Honesty

374 43 1
                                    

Sang putri tak pernah merasa seperti ini sebelumnya.

Ia tak dapat beranjak dari jendelanya, rasanya jika menjauh sedetik saja menjadi sesak. Padahal beberapa waktu lalu ia sudah muak dengan jendela besar itu, ingin pergi keluar. Tetapi, kini ia malah selalu melongok keluar jendela—untuk melihat penyelamatnya datang.

Setiap waktu ia selalu memandang keluar jendela, memerhatikan lentera yang bergerak mendekat itu. Ketika malam telah larut, ia akan berhenti sejenak, beristirahat di dekat pohon-pohon yang ada dan melanjutkan perjalanan kala mentari terlihat di ufuk timur.

Lekaslah sampai, frasa itu terus diulang oleh sang putri yang telah lama menantikannya.

-x-

Samara memandang ke kursi penumpang mobilnya dengan pandangan sendu, tangannya bergerak mengelus surai coklat gelap milik gadis yang tertidur di sana.

“Nathaniel, kita sudah sampai..”

Tak ada jawaban—tentu saja—gadis itu benar-benar sudah terlelap, mungkin pengaruh dari minuman keras juga. Samara membuka pintu kemudi, berjalan menuju pintu belakang agar ia dapat mengeluarkan Trista dari dalam mobil.

Tubuhnya yang mungil dengan mudah diangkat oleh lengan Samara. Setelah memastikan mobilnya terkunci, Samara berjalan masuk ke dalam rumah bersama Trista dalam dekapannya.

Rumah besar itu begitu sepi. Ketika pintu terbuka yang menyambut hanyalah sunyi dan ruangan gelap. Tak ada siapapun menyambut kepulangan gadis itu. Bukan karena malam sudah terlalu larut, tetapi karena memang tak ada siapapun di sana. Samara tinggal seorang diri di bangunan yang mungkin lebih cocok untuk disebut sebagai villa tersebut. Marina terkadang datang berkunjung, tetapi tidak begitu sering. Sekarang pun kakaknya itu sedang berada di luar negeri karena pekerjaannya.

Samara berjalan melewati lorong sepi, cahaya bulan masuk melalui jendela yang berjajar di dinding. Lorong itu selalu membawa kenangan dari masa kecilnya setiap kali Samara berjalan di sana. Bayangannya mengejar kakak-kakaknya menuju pintu di ujung lorong kembali terlihat, masa kecil yang bahagia. Tawa mereka terngiang di telinga Samara.

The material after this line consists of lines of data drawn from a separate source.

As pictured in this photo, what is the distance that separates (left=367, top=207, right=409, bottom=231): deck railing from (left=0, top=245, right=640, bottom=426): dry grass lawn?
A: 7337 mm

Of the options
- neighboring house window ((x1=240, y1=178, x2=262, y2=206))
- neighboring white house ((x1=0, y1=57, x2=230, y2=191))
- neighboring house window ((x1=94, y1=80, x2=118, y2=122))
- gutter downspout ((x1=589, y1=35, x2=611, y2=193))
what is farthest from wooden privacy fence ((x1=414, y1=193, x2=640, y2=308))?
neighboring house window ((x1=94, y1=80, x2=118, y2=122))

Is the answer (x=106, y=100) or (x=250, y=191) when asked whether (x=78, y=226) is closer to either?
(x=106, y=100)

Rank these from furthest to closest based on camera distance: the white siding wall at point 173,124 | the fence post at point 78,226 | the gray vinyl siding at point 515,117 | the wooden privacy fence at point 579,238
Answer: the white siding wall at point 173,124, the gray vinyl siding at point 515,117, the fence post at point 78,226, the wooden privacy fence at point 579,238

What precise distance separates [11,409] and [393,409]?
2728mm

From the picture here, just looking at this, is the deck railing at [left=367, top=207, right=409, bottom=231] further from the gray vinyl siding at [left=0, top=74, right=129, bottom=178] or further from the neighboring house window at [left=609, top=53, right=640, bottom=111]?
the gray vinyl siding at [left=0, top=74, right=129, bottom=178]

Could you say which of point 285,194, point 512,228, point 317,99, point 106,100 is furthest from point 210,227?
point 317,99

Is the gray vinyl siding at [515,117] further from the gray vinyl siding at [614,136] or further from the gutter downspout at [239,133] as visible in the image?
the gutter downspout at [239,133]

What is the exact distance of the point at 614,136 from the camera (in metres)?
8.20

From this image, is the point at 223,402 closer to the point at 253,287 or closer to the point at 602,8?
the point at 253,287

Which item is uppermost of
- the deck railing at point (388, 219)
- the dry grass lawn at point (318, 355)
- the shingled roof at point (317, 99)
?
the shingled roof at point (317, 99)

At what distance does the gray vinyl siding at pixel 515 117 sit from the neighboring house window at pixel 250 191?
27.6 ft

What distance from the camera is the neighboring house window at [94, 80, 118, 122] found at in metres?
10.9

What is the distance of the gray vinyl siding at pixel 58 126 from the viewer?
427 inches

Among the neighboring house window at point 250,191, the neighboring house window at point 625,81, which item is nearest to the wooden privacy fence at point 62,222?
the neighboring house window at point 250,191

Namun, kenangan buruk tiba-tiba saja menyapu semua itu pergi. Kini yang terdengar hanya suara tangis dan teriakan pilu. Samara memejamkan kedua matanya erat-erat. Berharap ingatan itu segera berhenti berputar di dalam kepalanya bagai kaset rusak.
Pintu besar penuh ukiran menghadang Samara. Itu adalah pintu kamar di ujung lorong, dibalik pintu itu terdapat kamar yang selalu digunakan Samara kecil dan saudaranya untuk bermain. Kini kamar itu menjadi kamar milik Samara.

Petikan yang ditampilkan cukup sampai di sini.